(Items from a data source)
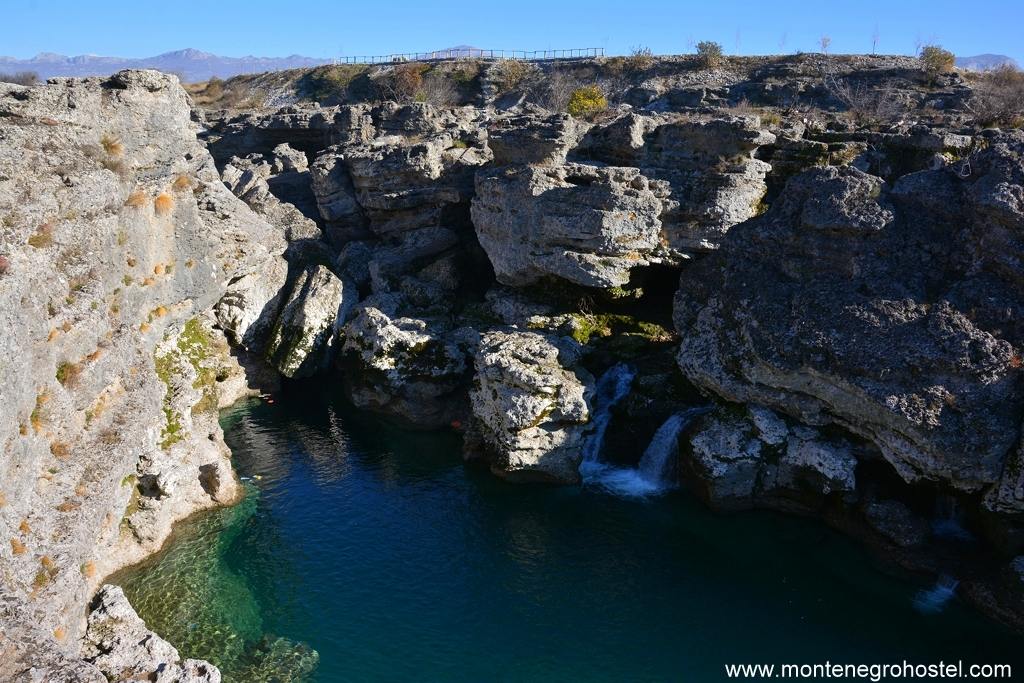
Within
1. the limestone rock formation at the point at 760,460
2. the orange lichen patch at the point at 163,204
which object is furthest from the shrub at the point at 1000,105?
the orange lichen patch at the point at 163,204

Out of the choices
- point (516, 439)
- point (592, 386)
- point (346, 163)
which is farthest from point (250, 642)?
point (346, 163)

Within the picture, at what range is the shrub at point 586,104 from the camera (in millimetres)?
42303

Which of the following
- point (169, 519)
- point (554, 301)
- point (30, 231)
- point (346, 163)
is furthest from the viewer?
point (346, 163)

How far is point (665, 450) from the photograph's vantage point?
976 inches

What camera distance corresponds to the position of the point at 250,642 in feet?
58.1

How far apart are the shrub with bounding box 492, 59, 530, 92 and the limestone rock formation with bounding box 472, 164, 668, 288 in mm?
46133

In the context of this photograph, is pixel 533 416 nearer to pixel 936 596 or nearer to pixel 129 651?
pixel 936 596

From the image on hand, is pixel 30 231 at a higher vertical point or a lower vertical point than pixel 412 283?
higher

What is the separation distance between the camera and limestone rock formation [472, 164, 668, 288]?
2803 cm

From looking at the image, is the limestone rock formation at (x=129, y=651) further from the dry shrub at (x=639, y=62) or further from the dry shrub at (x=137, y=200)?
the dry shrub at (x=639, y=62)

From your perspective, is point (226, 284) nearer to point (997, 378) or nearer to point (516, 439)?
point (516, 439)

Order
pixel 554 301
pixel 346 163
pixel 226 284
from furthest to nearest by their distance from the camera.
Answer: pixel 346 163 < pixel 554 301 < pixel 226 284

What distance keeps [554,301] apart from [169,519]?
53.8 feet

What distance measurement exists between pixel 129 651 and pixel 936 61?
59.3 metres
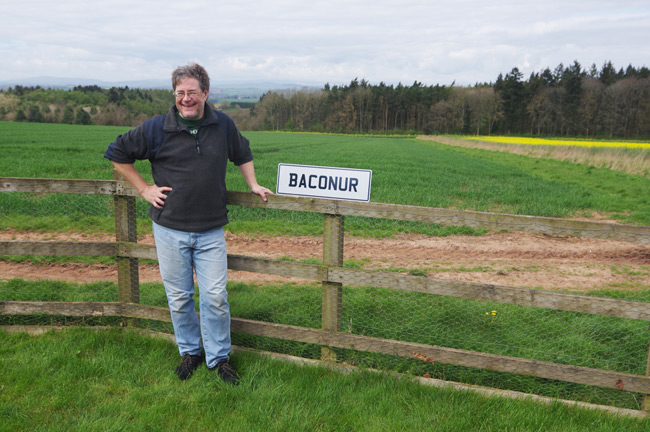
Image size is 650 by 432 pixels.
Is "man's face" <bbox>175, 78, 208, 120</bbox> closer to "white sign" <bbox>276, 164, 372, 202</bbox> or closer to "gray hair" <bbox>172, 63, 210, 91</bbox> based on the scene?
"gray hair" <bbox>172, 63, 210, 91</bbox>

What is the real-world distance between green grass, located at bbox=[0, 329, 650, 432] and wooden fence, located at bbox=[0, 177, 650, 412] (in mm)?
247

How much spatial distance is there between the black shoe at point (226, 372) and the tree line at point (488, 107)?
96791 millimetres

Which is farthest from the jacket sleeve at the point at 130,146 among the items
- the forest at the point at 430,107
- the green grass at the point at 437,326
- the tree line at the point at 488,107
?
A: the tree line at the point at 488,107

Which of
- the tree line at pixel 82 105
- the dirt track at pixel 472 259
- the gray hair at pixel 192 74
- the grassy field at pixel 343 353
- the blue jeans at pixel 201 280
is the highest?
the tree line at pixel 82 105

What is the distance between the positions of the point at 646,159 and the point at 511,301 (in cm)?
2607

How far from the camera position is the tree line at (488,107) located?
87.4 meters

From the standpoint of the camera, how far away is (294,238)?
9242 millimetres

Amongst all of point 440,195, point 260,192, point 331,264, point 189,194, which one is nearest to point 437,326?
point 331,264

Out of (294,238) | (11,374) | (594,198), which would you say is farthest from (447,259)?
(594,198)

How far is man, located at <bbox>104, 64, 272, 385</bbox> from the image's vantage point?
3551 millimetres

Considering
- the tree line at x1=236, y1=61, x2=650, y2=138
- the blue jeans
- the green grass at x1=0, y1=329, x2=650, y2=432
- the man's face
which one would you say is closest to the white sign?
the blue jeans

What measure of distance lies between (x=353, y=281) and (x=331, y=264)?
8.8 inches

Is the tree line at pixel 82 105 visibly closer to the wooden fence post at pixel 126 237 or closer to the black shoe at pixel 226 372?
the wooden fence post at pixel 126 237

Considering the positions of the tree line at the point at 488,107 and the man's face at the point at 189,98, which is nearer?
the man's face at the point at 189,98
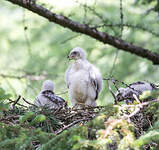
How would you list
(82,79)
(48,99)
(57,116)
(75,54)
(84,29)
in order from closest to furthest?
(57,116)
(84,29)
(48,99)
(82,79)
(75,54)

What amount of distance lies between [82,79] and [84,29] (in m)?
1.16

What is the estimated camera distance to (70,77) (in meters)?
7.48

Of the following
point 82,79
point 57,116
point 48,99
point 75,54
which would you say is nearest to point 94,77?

Requirement:
Print the stretch of the items from the line that contains "Out of (294,238)" through the line that contains "3551 millimetres", keeping every line exactly as it appears.

The completed task:
Out of (294,238) | (11,374) | (594,198), which would you say is farthest from (447,259)?
(594,198)

How far is man, located at <bbox>104, 64, 272, 385</bbox> from the image's vantage point?
3551 millimetres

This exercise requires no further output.